Hoff analysts set this information to be updated daily and transferred it to the automated bid management system. The bids are then adjusted so that their size is directly proportional to the keyword’s ROI. As a result, Hoff increased its ROI for contextual advertising by 17% and doubled the number of effective keywords.
Using End-to-End Analytics to Personalize Communication
The situation. In any business, building relationships with customers to make relevant offers and track changes in brand loyalty is important. Of course, when there are thousands of customers, it’s impossible to make personalized offers to each of them. But you can divide them into several segments and build communication with each of these segments.
The goal. Divide all customers into several segments and build communication with each of these segments.
Practical solution. ​Butik​, ​a Moscow mall with an online store for clothes, footwear, and accessories, improved their work with customers. Butik marketers personalize communication through a call center, email, and SMS to increase customer loyalty and lifetime value.
Customers were divided into segments based on their buying activity. The result of it was scattered data because customers can buy online, order online and pick up products in a physical store, or not use the site at all. Due to this, part of the data was collected and stored in Google Analytics and the other part​ ​in the CRM system.
Then Butik marketers identified each customer and all their purchases. Based on this information, they determined suitable segments: new buyers, customers who purchase once a quarter or once a year, regular customers, etc. In total, they identified six segments and formed rules for automatically transitioning from one segment to another. This allowed Butik marketers to build personalized communication with each customer segment and show them different advertising messages.
Using End-to-End Analytics to Determine Fraud in Cost-Per-Action (CPA) Advertising
The situation. ​A company uses the cost-per-action model for online advertising. It places ads and pays platforms only if visitors perform a targeted action, such as visiting their website, registering, or buying a product. However, partners who place ads don’t always work honestly; fraudsters are among them. Most often, these fraudsters substitute the traffic source so that it seems as if their network has led to the conversion. Detecting such fraud is almost impossible without analytics, allowing you to track every step in the sales chain and see which sources influence the result.
Raiffeisen Bank was experiencing marketing fraud. Their marketers noticed that affiliate traffic costs had increased while revenue remained the same, so they decided to carefully check the work of partners.
The goal. Detect fraud using end-to-end analytics. Track every step in the sales chain and understand which sources influence the targeted customer action.
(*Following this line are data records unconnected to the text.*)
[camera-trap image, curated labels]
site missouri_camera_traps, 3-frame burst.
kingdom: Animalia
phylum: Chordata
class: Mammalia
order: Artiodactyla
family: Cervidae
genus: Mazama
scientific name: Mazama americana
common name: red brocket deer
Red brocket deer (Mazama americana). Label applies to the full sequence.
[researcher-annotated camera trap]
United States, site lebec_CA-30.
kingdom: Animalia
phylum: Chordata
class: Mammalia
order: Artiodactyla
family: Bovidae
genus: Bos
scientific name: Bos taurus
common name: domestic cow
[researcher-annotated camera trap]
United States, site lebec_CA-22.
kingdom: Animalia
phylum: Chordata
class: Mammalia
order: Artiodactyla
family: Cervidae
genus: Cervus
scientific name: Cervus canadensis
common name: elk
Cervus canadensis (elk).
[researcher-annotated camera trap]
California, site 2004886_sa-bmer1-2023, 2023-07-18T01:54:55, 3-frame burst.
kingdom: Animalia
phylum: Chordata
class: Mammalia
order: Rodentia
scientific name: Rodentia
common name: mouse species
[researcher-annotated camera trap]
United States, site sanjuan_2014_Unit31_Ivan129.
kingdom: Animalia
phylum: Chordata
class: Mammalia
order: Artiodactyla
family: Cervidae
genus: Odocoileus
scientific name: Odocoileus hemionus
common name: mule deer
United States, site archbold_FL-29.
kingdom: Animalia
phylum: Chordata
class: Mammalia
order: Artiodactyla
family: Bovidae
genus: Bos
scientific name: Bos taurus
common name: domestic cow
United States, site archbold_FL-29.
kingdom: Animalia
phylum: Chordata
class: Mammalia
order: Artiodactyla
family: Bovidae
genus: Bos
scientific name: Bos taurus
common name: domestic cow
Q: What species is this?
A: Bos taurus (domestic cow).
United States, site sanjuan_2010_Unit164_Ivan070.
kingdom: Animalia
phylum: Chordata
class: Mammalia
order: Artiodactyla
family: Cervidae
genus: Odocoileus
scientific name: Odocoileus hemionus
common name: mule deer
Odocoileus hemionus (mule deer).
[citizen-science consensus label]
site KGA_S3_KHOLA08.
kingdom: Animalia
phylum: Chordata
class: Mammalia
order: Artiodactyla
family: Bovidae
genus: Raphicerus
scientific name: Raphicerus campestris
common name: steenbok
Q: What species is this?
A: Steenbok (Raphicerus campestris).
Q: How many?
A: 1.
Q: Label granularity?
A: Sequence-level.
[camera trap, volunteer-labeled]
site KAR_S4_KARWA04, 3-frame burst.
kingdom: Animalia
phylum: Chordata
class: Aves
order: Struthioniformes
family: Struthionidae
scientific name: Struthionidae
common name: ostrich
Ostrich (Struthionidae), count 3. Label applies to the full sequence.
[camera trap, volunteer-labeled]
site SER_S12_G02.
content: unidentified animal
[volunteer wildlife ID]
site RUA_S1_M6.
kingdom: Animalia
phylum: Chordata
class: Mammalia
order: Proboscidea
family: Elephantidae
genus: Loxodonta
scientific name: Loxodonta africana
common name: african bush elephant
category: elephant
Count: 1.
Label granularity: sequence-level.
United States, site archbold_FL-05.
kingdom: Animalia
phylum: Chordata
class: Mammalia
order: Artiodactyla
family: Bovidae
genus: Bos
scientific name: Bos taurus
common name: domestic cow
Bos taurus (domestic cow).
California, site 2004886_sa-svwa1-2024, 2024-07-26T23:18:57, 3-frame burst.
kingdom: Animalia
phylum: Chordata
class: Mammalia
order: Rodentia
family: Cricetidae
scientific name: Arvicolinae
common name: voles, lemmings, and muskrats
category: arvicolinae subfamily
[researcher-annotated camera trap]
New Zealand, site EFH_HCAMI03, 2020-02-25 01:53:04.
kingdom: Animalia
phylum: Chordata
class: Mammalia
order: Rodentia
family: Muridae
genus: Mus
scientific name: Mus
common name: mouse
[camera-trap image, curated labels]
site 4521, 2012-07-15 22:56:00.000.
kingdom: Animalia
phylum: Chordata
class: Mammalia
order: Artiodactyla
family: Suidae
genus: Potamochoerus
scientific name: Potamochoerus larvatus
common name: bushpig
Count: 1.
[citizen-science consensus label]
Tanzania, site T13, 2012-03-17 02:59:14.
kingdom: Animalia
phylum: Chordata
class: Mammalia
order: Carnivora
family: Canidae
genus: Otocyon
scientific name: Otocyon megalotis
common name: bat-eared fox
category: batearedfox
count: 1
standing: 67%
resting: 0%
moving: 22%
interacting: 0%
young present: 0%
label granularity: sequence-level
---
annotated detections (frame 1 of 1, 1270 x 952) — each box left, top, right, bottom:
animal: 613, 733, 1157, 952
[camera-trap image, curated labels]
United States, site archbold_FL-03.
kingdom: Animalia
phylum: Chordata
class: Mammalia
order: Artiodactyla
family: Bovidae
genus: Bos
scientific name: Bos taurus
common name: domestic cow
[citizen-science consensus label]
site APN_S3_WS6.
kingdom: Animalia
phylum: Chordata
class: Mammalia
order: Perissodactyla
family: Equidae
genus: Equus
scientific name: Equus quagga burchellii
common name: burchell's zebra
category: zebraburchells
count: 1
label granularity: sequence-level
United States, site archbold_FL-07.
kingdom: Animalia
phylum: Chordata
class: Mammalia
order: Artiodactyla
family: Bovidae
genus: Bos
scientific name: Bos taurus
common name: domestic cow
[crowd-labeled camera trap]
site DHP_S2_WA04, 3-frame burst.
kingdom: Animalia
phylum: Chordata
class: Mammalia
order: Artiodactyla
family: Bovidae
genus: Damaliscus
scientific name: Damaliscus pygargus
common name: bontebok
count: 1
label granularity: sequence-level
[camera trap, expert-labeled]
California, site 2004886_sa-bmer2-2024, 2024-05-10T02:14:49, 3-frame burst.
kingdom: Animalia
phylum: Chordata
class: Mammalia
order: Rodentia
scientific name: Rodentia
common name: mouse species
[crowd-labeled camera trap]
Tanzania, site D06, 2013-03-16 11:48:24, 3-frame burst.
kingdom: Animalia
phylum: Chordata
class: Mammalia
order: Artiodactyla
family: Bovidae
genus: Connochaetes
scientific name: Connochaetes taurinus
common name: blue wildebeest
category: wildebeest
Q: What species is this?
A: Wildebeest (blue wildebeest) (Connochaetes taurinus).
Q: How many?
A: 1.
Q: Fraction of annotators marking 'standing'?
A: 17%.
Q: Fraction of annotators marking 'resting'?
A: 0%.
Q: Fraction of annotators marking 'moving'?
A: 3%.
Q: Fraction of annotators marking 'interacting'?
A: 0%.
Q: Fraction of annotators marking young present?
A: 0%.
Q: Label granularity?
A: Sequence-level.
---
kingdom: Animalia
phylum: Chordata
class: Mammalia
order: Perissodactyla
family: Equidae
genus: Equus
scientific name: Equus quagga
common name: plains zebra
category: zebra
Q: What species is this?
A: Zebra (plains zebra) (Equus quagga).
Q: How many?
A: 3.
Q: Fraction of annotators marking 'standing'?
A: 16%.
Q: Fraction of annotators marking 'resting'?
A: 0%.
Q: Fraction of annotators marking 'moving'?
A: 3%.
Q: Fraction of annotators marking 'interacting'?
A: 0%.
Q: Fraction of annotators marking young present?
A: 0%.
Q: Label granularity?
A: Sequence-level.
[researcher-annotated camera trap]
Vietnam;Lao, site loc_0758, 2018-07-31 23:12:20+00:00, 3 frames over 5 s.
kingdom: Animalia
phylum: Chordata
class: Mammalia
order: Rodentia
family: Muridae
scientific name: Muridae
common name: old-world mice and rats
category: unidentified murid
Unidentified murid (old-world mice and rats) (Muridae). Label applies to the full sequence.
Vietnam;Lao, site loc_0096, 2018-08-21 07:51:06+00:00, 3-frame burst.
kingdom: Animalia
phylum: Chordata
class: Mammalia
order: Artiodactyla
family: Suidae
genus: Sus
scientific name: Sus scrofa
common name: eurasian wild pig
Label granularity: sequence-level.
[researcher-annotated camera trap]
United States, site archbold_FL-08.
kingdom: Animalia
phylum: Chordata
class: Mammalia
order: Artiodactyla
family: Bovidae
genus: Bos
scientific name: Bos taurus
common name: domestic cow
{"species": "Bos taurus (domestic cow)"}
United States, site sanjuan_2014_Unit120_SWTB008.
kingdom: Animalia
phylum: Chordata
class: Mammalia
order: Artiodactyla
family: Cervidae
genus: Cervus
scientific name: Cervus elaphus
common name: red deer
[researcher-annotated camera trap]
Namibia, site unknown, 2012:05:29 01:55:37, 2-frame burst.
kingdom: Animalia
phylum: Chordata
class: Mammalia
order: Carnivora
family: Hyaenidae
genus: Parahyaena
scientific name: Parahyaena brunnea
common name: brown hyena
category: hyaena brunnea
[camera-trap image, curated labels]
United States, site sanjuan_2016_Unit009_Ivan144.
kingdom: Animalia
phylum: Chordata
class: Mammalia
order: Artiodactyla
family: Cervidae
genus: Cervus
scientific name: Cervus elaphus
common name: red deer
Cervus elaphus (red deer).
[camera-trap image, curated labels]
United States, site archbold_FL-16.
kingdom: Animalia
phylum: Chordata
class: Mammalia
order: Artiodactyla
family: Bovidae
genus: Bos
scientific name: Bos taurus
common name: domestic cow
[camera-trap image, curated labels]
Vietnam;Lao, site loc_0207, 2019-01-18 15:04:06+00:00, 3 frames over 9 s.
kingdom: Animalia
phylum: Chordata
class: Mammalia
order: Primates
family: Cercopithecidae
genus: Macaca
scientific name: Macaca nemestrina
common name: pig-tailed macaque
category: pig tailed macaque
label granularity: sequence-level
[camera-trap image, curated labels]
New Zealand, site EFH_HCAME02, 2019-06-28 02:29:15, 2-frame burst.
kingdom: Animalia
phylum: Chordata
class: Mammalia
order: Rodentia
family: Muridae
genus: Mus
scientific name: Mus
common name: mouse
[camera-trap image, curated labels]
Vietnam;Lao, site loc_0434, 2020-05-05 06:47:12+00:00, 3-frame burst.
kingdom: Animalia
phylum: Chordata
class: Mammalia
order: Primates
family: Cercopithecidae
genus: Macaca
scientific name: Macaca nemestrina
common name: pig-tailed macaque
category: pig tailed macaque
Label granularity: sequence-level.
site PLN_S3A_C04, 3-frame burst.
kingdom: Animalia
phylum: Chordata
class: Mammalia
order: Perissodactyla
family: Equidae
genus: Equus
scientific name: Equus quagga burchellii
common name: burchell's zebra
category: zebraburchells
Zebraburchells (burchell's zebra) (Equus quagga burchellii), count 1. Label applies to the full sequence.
Practical solution. To check the work of their partners, marketers at Raiffeisen Bank ​collected raw data of user actions on the site: complete, unprocessed, and unanalyzed information. Among all clients with the latest affiliate channel, they chose those who had unusually short breaks between sessions. They found that during these breaks, the traffic source was switched.
As a result, Raiffeisen analysts found several partners who were appropriating foreign traffic and reselling it to the bank. So they stopped cooperating with these partners and stopped wasting their budget.
End-to-End Analytics
We’ve highlighted the most common marketing challenges an end-to-end analytics system can solve. In practice, with the help of integrated data on user actions both on a website and offline, information from advertising systems, and call tracking data, you can find answers to many questions concerning improving your business.